Shrouded in legend, the jagged peaks of Seneca Rocks dominate a remote valley in Pendleton County, West Virginia, near the confluence of Seneca Creek and the North Fork of the South Branch of the Potomac River. Pointed crags soar above the green valley floor and the sparkling river waters. With over 375 climbing routes, a modern Discovery Center and hiking trails, it's no wonder that Seneca Rocks is one of West Virginia's best-known, most popular destinations.
Seneca Rocks is only reachable by car or tour bus. From I-81, take the highway to U.S. 33 West. Follow U.S. 33 through Franklin and Judy Gap. Continue north on U.S. 33 / West Virginia 28 through Riverton and past the U.S. 33 turnoff. The Seneca Rocks Discovery Center is just past the turnoff.
From I-64, travel north on West Virginia Route 220 to U.S. 33 in Franklin. Head west on U.S. 33 and continue as above.
From I-79, take U.S. 33 east to Elkins. Continue on U.S. 33 / West Virginia 55 east to West Virginia Route 28 / 55 north. Turn left onto Route 28 / 55; proceed to the Seneca Rocks Discovery Center.
Admission and Hours:
You can hike the trails free of charge. Climbing is also free, but climbers must be aware that the Rocks can be dangerous, even for experienced climbers.
Admission to the Discovery Center is free. The Discovery Center is open from early summer to the middle of October from 9:00 a.m. to 4:30 p.m. daily (they close very promptly, so you'll need to plan accordingly).
Address and Telephone Number:
Intersection of U.S. Route 33 and West Virginia Route 55
About Seneca Rocks:
Seneca Rocks is an ancient formation of Tuscarora sandstone that juts up 900 feet from the North Fork Valley floor.
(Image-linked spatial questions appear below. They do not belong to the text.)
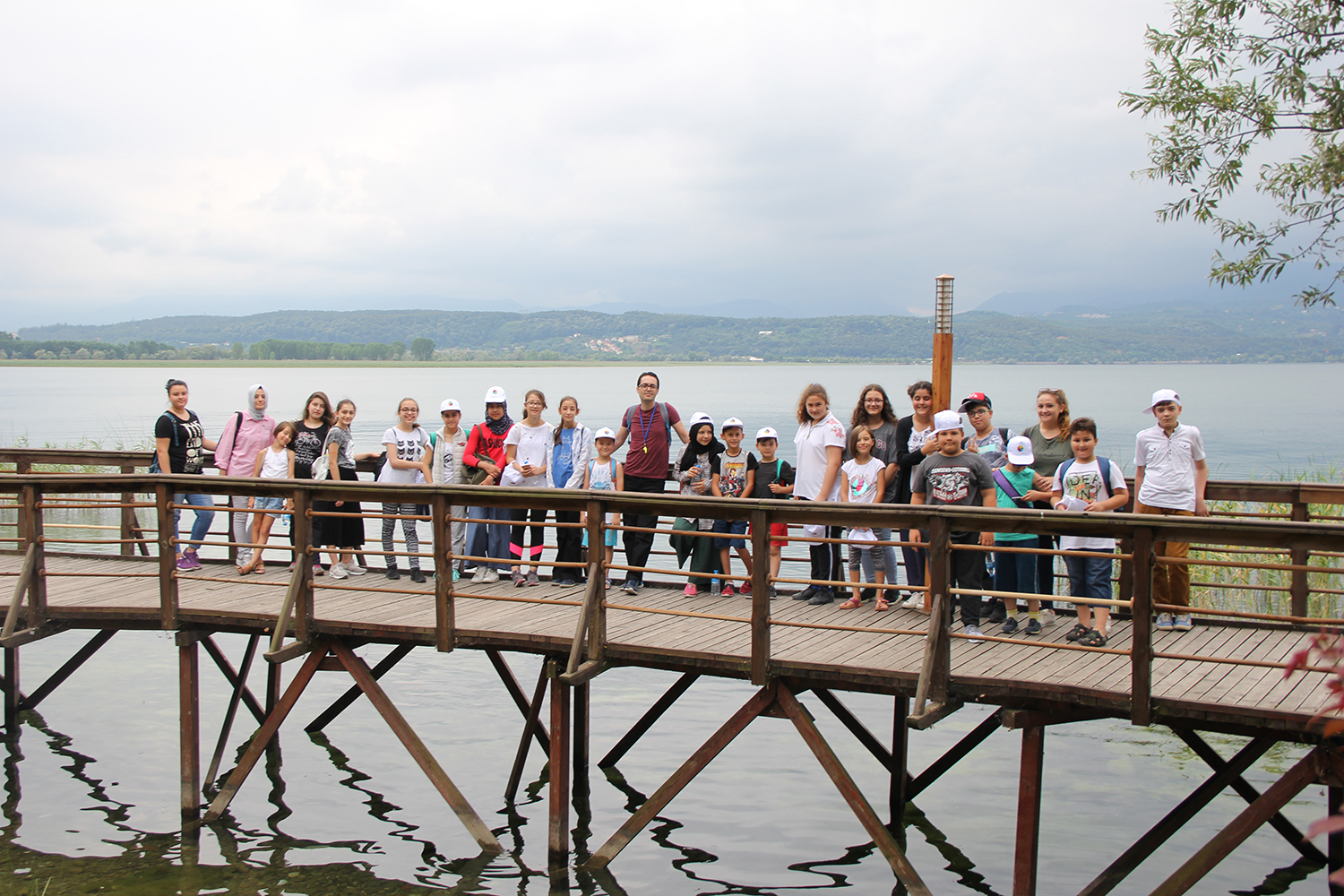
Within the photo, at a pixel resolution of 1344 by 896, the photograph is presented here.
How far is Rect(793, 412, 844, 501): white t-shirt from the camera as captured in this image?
28.2 feet

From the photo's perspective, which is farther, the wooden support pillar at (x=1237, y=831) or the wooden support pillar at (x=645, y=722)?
the wooden support pillar at (x=645, y=722)

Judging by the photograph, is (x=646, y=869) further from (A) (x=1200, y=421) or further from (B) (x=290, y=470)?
(A) (x=1200, y=421)

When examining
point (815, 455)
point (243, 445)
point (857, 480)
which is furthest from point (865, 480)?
point (243, 445)

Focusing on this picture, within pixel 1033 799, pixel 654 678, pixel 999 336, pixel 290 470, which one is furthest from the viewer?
pixel 999 336

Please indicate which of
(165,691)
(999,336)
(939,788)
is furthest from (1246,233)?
(999,336)

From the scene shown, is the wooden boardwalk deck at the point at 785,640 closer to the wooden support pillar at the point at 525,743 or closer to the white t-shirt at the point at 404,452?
the white t-shirt at the point at 404,452

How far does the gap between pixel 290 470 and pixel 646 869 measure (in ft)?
15.4

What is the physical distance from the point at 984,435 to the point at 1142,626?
8.65ft

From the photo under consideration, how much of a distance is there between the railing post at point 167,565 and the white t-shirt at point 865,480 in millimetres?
5267

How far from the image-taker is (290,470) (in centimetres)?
1000

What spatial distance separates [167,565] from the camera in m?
8.47

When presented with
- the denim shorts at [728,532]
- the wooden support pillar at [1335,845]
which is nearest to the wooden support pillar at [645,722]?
the denim shorts at [728,532]

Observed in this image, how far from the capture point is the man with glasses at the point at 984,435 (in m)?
8.24

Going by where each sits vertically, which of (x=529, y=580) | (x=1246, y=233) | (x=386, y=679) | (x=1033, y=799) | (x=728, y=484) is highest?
(x=1246, y=233)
The peaks, reminiscent of Alpine rock formations, attract climbers, geologists and outdoor enthusiasts from all over the world.
Hiking and Geocaching
If you prefer hiking to climbing, you can still ascend the Rocks. A 1.3 mile trail begins behind the Seneca Rocks Discovery Center and winds up the formation to the top. There are stairs and steep switchbacks, of course, but you'll also find benches to rest on. At the top, you'll be rewarded with a stunning view of the valley – and you'll be able to look down on the wheeling vultures. Bring plenty of water and, if you're a geocacher, your GPS unit; there are at least three caches at the top of the trail as of this writing.
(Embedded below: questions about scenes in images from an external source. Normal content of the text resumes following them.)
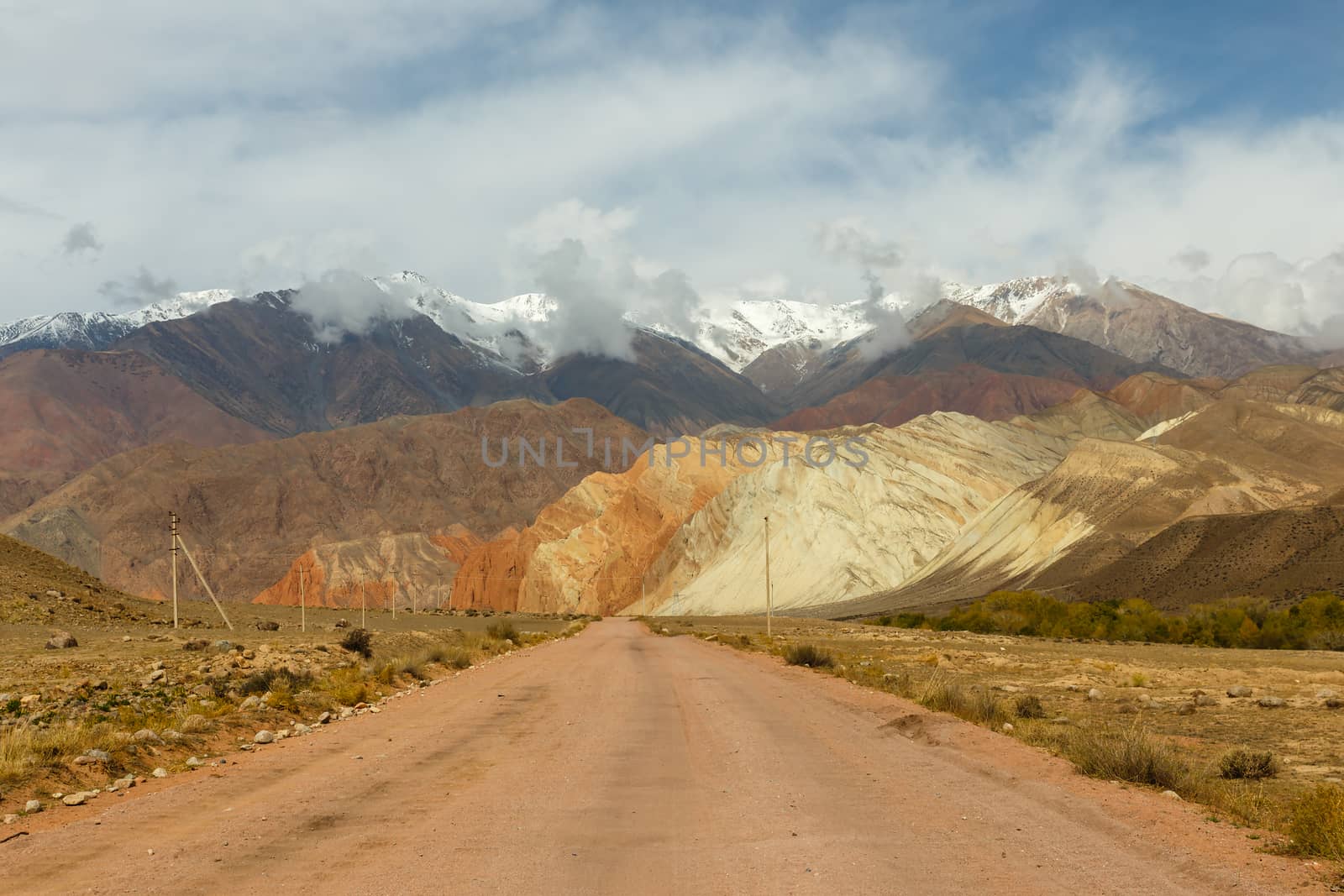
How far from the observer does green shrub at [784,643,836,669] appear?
2880 cm

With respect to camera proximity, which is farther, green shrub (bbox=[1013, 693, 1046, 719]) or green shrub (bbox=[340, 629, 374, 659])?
green shrub (bbox=[340, 629, 374, 659])

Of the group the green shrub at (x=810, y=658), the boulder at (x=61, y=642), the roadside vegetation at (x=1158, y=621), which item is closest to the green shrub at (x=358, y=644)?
the boulder at (x=61, y=642)

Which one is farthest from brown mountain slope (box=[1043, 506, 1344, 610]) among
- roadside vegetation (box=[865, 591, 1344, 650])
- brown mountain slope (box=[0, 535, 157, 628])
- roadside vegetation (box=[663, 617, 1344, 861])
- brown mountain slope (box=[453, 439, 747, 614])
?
brown mountain slope (box=[0, 535, 157, 628])

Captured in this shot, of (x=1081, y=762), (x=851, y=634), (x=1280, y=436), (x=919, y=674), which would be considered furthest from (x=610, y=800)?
(x=1280, y=436)

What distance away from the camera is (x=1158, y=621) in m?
66.6

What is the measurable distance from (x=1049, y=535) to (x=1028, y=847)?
335 ft

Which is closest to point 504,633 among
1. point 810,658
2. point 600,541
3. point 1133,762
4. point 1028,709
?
point 810,658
Seneca Rocks Discovery Center
Perhaps you prefer learning activities to adventurous hikes. If so, the Seneca Rocks Discovery Center should be your first stop. At the Discovery Center, you can talk with forest rangers about local wildlife and geology or take part in one of the weekend programs, which range from nature talks to craft and folk music demonstrations. You can tour the nearby restored Sites Homestead, the first home built in the area by a European-American settler, on Saturdays during the summer. Picnic sites are available.
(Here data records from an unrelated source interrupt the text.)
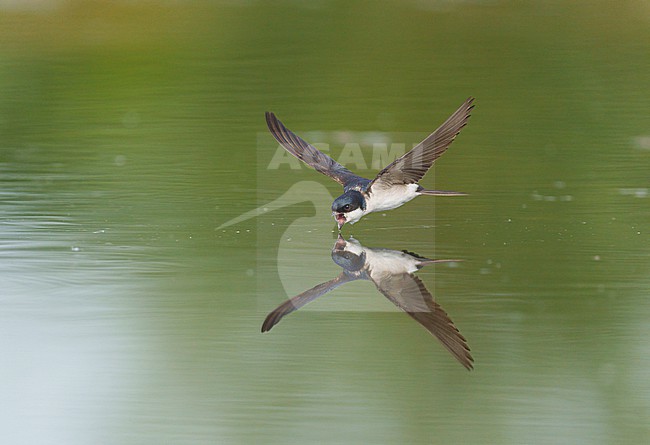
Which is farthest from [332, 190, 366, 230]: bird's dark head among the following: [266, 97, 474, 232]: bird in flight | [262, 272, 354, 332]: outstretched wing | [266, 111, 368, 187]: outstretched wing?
[262, 272, 354, 332]: outstretched wing

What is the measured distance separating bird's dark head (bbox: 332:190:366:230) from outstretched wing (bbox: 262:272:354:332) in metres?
0.59

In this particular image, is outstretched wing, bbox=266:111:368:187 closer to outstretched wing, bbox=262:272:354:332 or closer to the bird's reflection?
the bird's reflection

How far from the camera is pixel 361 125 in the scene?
6.97 meters

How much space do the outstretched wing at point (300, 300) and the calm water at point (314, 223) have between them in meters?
0.04

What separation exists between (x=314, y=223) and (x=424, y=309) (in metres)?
1.52

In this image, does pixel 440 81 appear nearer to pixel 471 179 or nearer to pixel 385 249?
pixel 471 179

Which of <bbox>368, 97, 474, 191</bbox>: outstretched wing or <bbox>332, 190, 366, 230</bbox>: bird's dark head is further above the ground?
<bbox>368, 97, 474, 191</bbox>: outstretched wing

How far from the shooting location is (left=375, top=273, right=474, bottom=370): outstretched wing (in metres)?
3.24

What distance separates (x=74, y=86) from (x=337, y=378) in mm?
5336

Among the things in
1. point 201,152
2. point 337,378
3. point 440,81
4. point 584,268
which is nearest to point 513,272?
point 584,268

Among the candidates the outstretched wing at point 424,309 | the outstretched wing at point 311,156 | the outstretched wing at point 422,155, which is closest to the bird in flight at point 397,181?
the outstretched wing at point 422,155

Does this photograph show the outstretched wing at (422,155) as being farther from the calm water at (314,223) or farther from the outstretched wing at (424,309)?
the outstretched wing at (424,309)

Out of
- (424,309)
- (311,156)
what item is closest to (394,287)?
(424,309)

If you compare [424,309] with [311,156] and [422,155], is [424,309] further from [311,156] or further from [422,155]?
[311,156]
Things to Know About Seneca Rocks
- If you decide to hike to the top of the Rocks, stay on the trail. The quartzite formations can be treacherous.
- If you have never climbed before, take some lessons from one of the two local climbing schools, Seneca Rocks Mountain Guides or Seneca Rocks Climbing School. Do not attempt a climb beyond your capabilities.
- Bring water and sunscreen if you plan to spend time outdoors.
- The Sites Homestead's gardens are open to the public every day.
- Be sure to check with the rangers in the Discovery Center for information about special programs.
- You can buy books and souvenirs inside the Discovery Center.
- There is no food for sale at the Discovery Center, but you can bring a picnic or buy food in the nearby town of Seneca Rocks.
- The rangers close the Discovery Center promptly at 4:30 p.m. If you're planning a last-minute "pit stop," be sure you're inside the center by 4:15.